La primera separación ocurre durante el parto: el hijo, para nacer, debe tener la fuerza suficiente para alejarse del cuerpo en el que se gestó. La madre, al alimentarlo, lo acerca nuevamente y, a la vez, soporta llantos y frustraciones. “Eso permite al bebé -después al nene, luego al joven- encontrar sus propios recursos”, afirma Awiron.
El padre cumple un rol diferente, aunque fundamental, agrega Nora Koremblit de Vinacur, psicoanalista, miembro titular de APA. “En la medida que sea capaz de sostener la díada madre–hijo, y no entre en competencia de roles, ambos comparten una buena crianza desde el inicio. A medida que va creciendo, la madre debe separarse para ayudar a la autonomía del hijo; el padre, o quien ejerza el rol paterno, debe acompañar, ofrecer otras alternativas; paulatinamente, va entrando en escena con un rol más activo”.
Cada momento con su particularidad. El inicio de la primaria, por ejemplo, no sólo reafirma la sociabilidad del niño sino que pone en juego lo intelectual; a veces, genera angustia en padres y madres, preocupa que cumpla ciertas expectativas. “El desafío es ver lo propio y descubrir qué trae cada hijo, entender qué necesita. En general, es más difícil con el primero, con él van confirmando si son buenos padres; con el segundo están más tranquilos”, reflexiona Awiron.

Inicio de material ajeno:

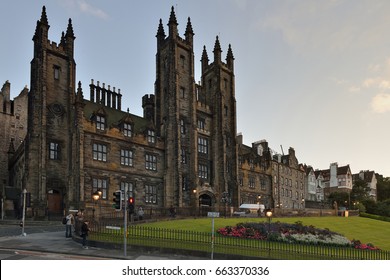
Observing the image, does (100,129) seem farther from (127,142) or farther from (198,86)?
(198,86)

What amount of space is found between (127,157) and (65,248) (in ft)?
82.7

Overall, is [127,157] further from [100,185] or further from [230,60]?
[230,60]

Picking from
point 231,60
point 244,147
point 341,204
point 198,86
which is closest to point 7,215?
point 198,86

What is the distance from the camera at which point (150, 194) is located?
163 feet

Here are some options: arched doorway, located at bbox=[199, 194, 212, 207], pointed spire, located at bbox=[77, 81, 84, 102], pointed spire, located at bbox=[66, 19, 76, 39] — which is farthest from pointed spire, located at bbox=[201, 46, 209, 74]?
pointed spire, located at bbox=[77, 81, 84, 102]

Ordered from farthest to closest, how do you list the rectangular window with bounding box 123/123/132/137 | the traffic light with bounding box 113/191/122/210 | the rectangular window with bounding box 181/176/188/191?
the rectangular window with bounding box 181/176/188/191 → the rectangular window with bounding box 123/123/132/137 → the traffic light with bounding box 113/191/122/210

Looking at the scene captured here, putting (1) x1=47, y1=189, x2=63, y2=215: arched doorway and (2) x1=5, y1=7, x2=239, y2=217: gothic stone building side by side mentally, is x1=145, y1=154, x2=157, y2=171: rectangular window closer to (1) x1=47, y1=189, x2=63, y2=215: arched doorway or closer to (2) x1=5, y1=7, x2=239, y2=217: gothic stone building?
(2) x1=5, y1=7, x2=239, y2=217: gothic stone building

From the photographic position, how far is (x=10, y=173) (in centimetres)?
5888

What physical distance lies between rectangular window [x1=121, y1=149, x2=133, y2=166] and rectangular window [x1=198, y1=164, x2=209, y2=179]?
38.4 feet

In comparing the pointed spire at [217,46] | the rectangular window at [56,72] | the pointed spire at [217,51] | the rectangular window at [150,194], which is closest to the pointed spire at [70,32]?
the rectangular window at [56,72]

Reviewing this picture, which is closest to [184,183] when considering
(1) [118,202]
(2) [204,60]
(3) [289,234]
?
(2) [204,60]

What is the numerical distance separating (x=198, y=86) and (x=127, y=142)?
18456mm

En la pubertad, el cambio corporal implica la aparición de la sexualidad. Momento intenso; padres e hijos se encuentran con un cuerpo desconocido. “A veces, la sexualidad de un hijo lleva a enfrentar la vivencia de la propia sexualidad y crecimiento”, afirma.
La sugerencia para los adultos, durante esta etapa, es ofrecer información gradual, no invasiva; estar abiertos a la escucha que abre al diálogo. “La adolescencia, en cambio, abre nuevos conflictos: los hijos deben atravesar el duelo por su cuerpo y por los padres idealizados durante la infancia”, sostiene Awiron.
¿Qué queda por hacer? La profesional sostiene que quienes ejerzan funciones paternas y maternas enfrentan una tarea difícil: por un lado, es necesario que favorezcan el distanciamiento la rebeldía es necesaria para lograr diferenciarse y conseguir autonomía-, al mismo tiempo, deben poner orden que es otra manera de contener.
Cabe saber si existe una mejor manera de acompañar al adolescente. Así lo entiende Koremblit: “En una buena pareja es conveniente que puedan consensuar antes de conversar con el hijo. Suena a ideal, a veces se puede, otras no; sin embargo, el respeto mutuo es el mejor modelo que los adultos pueden ofrecer”.